* _WORK REQUIRED_: Can you format the lines of the records, from the line containing "What measurable distance" through the end of the records, as a JSON list of strings, with one string per line and blank lines left out?
──────────────────────────────
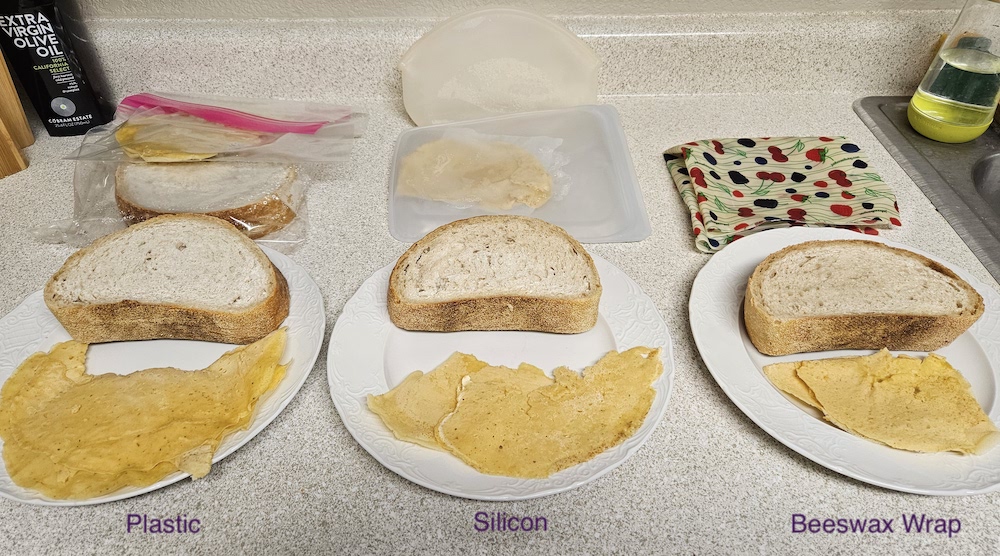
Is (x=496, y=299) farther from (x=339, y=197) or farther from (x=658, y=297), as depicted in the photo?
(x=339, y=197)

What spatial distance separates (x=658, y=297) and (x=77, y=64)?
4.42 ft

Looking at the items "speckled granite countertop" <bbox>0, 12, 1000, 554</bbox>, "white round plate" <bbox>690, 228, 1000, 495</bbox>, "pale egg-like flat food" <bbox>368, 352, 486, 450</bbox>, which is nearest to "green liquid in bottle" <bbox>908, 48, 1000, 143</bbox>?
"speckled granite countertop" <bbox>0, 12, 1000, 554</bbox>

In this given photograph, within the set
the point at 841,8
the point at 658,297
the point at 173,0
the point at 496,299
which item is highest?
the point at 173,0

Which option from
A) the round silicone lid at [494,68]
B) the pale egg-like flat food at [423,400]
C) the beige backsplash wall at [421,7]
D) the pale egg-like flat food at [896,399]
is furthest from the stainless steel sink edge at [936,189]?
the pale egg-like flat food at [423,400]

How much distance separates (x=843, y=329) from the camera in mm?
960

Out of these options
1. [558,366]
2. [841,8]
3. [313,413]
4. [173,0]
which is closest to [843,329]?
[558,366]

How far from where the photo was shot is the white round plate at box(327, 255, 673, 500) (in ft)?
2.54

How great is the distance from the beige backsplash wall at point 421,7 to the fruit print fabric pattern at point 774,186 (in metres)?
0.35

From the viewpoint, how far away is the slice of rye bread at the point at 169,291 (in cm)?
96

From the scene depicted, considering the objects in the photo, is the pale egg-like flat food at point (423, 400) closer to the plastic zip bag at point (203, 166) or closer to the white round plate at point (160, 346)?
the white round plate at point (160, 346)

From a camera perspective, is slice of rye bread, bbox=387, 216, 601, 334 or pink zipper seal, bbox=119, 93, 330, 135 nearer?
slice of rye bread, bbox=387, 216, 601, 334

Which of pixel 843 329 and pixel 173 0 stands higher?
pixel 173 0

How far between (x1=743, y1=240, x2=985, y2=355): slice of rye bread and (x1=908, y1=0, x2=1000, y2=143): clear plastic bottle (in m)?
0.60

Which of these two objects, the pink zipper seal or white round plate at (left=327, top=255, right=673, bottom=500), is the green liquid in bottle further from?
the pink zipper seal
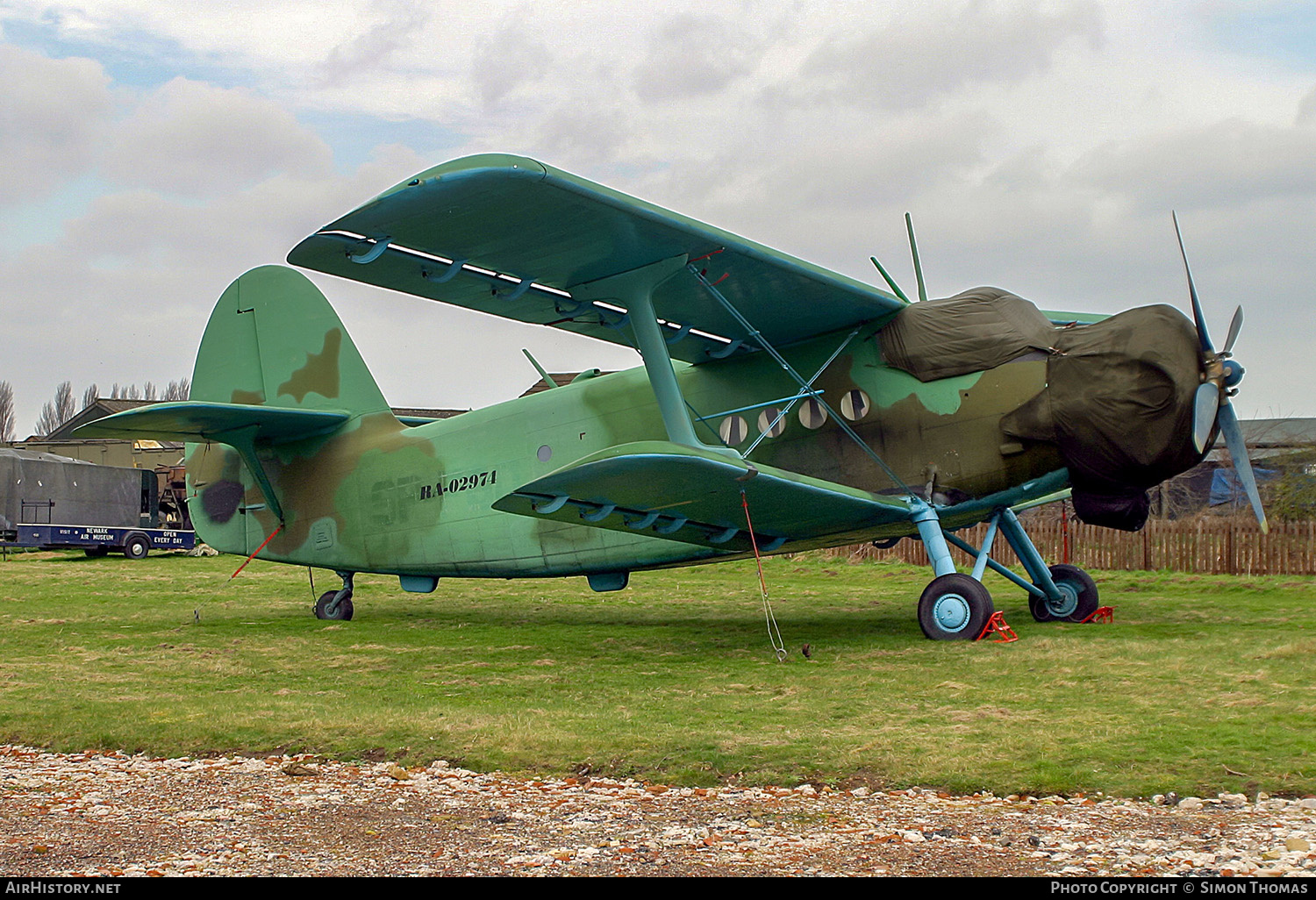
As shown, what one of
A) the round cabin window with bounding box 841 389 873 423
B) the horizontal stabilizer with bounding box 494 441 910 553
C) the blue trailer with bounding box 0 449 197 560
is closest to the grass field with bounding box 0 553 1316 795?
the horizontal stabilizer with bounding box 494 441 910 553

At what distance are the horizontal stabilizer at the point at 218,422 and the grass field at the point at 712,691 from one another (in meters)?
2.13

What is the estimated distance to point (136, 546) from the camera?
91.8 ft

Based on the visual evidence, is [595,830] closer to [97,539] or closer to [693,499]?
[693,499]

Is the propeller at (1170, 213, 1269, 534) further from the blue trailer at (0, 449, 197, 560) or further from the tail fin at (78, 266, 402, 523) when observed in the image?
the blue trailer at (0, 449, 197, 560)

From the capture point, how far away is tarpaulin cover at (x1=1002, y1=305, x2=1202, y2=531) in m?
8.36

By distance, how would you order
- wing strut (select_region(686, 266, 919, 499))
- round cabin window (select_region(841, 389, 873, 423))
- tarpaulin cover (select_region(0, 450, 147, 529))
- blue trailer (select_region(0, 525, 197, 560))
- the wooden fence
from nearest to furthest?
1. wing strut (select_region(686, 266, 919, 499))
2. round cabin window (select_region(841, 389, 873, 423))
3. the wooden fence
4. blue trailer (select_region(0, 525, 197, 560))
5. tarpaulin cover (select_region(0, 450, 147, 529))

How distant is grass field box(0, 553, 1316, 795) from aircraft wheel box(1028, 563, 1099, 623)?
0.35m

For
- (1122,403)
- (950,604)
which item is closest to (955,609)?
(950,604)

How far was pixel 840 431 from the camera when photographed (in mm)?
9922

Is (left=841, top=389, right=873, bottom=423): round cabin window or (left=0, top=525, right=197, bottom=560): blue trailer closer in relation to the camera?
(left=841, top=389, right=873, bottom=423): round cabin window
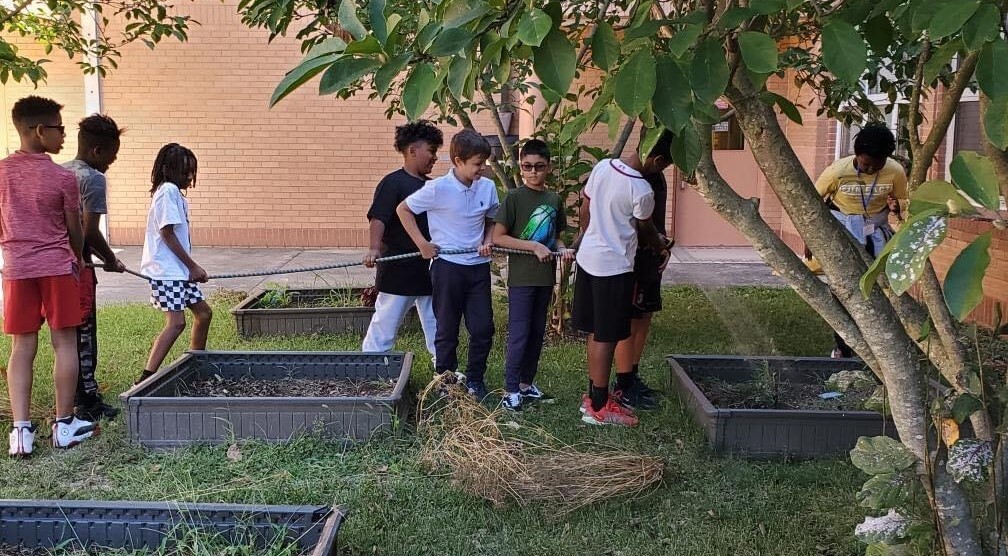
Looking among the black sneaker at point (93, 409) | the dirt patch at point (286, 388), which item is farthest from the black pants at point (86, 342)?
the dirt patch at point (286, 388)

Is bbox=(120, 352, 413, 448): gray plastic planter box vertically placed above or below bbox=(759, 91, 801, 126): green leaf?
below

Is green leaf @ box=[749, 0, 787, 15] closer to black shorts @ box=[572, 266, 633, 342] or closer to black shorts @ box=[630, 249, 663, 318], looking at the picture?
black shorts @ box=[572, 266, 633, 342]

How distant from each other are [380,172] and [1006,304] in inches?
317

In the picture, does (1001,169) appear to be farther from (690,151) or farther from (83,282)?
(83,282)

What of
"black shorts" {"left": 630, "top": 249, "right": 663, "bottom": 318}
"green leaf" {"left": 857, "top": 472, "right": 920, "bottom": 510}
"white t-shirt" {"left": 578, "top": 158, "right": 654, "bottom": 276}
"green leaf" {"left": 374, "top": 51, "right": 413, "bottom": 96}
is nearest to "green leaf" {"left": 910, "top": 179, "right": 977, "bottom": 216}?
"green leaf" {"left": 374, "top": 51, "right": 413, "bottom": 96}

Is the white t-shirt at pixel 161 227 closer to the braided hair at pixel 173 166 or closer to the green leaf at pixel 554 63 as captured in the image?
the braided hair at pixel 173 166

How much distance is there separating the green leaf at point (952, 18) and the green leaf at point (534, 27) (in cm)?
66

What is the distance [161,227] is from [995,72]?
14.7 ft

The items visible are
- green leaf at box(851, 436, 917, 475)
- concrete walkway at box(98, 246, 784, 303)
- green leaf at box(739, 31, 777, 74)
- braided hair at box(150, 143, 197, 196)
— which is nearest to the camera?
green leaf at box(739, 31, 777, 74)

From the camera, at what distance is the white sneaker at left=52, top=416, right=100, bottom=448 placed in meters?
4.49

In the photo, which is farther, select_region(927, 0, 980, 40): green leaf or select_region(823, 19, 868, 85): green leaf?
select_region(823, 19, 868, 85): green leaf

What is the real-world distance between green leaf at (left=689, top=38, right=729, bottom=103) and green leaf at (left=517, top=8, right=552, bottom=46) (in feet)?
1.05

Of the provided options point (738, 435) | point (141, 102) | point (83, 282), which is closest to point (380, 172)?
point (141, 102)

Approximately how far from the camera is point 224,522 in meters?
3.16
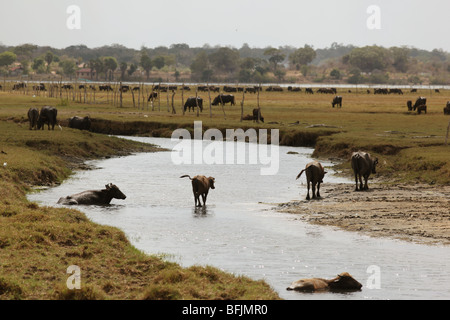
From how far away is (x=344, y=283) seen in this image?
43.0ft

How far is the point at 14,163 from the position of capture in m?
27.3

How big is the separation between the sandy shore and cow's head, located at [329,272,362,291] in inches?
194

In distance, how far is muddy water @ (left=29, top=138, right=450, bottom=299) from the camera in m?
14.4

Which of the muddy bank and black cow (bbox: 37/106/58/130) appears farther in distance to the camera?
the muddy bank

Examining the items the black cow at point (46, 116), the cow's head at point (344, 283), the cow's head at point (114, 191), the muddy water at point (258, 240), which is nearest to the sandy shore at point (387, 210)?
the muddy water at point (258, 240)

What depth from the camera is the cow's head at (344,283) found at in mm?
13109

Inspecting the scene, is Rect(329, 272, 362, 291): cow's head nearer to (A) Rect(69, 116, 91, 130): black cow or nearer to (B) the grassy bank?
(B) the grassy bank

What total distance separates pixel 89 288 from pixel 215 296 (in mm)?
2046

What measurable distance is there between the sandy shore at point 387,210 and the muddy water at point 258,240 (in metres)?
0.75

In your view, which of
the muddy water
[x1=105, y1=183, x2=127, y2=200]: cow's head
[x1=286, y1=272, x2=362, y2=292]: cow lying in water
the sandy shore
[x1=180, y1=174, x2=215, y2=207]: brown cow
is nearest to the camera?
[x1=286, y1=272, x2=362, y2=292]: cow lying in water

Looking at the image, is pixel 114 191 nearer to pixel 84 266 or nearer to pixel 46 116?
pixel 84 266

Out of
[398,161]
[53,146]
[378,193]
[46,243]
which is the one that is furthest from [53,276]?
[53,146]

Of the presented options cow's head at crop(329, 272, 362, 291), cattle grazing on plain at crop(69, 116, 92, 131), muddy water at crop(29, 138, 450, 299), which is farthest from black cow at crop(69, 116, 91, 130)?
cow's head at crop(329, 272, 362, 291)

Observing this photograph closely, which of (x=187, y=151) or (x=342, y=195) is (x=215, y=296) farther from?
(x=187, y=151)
──────────────────────────────
* _SOLVED EXERCISE_:
[
  "What measurable distance is there between the sandy shore at point 387,210 and the muddy water at point 258,240 (in metres)?",
  "0.75",
  "In your view, which of",
  "the muddy water",
  "[x1=105, y1=183, x2=127, y2=200]: cow's head",
  "[x1=286, y1=272, x2=362, y2=292]: cow lying in water",
  "the sandy shore",
  "[x1=180, y1=174, x2=215, y2=207]: brown cow",
  "is nearest to the camera?",
  "[x1=286, y1=272, x2=362, y2=292]: cow lying in water",
  "Looking at the image, is pixel 114 191 nearer to pixel 84 266 or nearer to pixel 46 116?",
  "pixel 84 266",
  "Out of",
  "[398,161]",
  "[53,146]",
  "[378,193]",
  "[46,243]",
  "which is the one that is furthest from [53,276]?",
  "[53,146]",
  "Of the presented options cow's head at crop(329, 272, 362, 291), cattle grazing on plain at crop(69, 116, 92, 131), muddy water at crop(29, 138, 450, 299), which is farthest from black cow at crop(69, 116, 91, 130)?",
  "cow's head at crop(329, 272, 362, 291)",
  "Observing this photograph closely, which of (x=187, y=151) or (x=342, y=195) is (x=215, y=296) farther from?",
  "(x=187, y=151)"
]